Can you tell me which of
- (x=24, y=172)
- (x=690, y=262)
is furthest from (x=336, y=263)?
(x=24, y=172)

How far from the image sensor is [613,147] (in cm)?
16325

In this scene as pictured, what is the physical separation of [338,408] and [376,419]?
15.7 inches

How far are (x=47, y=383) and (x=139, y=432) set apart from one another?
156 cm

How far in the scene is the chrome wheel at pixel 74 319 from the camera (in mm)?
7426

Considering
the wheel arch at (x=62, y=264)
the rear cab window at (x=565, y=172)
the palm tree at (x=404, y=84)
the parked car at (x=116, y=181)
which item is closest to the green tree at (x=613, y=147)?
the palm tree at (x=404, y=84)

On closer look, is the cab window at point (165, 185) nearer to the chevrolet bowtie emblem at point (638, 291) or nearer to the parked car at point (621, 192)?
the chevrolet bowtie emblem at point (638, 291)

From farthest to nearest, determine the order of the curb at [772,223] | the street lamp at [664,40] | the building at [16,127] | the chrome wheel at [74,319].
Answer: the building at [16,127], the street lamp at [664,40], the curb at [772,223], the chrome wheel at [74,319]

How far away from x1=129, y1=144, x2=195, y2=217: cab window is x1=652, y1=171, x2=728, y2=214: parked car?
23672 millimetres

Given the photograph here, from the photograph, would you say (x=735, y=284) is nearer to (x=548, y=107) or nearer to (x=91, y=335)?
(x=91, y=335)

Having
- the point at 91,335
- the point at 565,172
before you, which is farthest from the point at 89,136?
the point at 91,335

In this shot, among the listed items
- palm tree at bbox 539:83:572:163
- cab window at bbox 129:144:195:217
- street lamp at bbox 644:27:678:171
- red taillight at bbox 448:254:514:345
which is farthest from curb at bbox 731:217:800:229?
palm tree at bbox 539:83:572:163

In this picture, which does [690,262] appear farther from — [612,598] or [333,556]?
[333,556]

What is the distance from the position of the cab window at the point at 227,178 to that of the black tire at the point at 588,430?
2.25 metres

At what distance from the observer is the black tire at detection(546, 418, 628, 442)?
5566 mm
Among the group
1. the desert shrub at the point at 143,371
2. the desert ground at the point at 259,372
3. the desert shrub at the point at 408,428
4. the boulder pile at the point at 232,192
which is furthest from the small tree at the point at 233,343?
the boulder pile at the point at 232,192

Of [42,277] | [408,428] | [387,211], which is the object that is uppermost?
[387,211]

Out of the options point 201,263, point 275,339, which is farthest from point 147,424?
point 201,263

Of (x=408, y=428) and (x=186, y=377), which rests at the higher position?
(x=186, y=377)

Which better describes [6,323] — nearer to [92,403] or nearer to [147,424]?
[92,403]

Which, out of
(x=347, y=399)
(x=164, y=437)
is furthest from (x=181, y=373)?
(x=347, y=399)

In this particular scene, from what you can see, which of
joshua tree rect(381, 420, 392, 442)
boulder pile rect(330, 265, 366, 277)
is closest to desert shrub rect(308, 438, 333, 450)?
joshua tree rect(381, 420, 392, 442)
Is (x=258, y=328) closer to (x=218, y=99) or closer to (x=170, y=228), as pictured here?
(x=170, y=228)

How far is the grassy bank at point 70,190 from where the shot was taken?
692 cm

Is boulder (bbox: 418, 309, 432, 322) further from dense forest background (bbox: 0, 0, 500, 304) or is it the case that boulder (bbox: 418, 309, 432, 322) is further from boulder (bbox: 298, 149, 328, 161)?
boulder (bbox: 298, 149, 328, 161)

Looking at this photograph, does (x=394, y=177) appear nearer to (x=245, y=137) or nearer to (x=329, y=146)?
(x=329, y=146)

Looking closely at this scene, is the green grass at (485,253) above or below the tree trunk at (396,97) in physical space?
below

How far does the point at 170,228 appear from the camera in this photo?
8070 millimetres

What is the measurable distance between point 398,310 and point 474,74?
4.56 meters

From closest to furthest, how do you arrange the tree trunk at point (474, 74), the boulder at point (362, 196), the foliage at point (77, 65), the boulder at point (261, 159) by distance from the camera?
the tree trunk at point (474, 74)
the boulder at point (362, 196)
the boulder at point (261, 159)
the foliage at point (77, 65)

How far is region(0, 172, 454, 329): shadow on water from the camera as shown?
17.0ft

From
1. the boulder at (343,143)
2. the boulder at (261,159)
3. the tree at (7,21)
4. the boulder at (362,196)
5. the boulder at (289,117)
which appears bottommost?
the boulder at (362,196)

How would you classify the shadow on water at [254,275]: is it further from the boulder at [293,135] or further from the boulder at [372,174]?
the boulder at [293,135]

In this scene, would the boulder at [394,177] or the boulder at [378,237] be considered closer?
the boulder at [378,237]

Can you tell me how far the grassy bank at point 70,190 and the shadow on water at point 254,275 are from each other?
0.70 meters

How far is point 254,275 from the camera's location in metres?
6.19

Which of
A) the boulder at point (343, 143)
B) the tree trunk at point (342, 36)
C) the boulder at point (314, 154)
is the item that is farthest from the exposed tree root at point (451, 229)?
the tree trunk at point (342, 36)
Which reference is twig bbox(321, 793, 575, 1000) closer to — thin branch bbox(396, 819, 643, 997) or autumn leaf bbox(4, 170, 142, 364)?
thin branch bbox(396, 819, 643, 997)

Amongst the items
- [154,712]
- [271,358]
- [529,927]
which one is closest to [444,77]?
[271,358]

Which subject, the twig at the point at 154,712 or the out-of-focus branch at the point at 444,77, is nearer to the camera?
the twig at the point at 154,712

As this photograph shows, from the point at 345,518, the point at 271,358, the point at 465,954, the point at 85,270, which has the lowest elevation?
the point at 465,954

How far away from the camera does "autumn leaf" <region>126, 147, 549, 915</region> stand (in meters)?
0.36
---+---
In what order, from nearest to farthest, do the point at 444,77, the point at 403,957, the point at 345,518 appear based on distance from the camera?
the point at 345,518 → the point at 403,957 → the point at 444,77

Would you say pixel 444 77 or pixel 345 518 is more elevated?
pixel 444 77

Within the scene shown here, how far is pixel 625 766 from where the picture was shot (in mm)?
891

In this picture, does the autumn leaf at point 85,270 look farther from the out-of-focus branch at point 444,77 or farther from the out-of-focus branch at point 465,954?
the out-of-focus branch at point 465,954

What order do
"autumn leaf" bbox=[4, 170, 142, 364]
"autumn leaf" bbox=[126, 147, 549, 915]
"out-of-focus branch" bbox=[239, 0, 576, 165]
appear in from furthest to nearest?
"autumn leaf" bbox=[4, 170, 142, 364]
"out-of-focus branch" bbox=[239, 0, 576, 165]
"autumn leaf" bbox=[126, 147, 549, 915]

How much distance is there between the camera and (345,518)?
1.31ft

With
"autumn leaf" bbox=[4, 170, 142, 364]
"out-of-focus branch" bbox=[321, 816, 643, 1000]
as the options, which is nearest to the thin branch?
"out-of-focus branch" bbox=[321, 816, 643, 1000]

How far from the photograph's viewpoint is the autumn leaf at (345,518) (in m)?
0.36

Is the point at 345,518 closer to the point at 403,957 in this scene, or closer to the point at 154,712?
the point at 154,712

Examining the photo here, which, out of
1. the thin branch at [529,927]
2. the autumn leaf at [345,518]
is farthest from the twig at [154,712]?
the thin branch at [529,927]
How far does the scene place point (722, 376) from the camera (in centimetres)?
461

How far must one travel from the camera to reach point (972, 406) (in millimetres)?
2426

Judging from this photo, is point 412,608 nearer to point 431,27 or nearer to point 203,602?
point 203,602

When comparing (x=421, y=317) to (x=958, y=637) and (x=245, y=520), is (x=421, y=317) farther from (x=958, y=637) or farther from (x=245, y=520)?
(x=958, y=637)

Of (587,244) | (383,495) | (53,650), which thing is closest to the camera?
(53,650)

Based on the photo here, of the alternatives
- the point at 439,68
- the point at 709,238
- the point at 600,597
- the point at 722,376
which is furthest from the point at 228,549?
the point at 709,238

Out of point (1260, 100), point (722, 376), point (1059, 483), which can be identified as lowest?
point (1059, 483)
---+---
## What is needed
Pull out every line of the records that contains the string "chevrolet" and copy each one unchanged.

## Output below
On closer look, is the cab window at point (165, 185) nearer to the chevrolet bowtie emblem at point (638, 291) or nearer to the parked car at point (621, 192)?
the chevrolet bowtie emblem at point (638, 291)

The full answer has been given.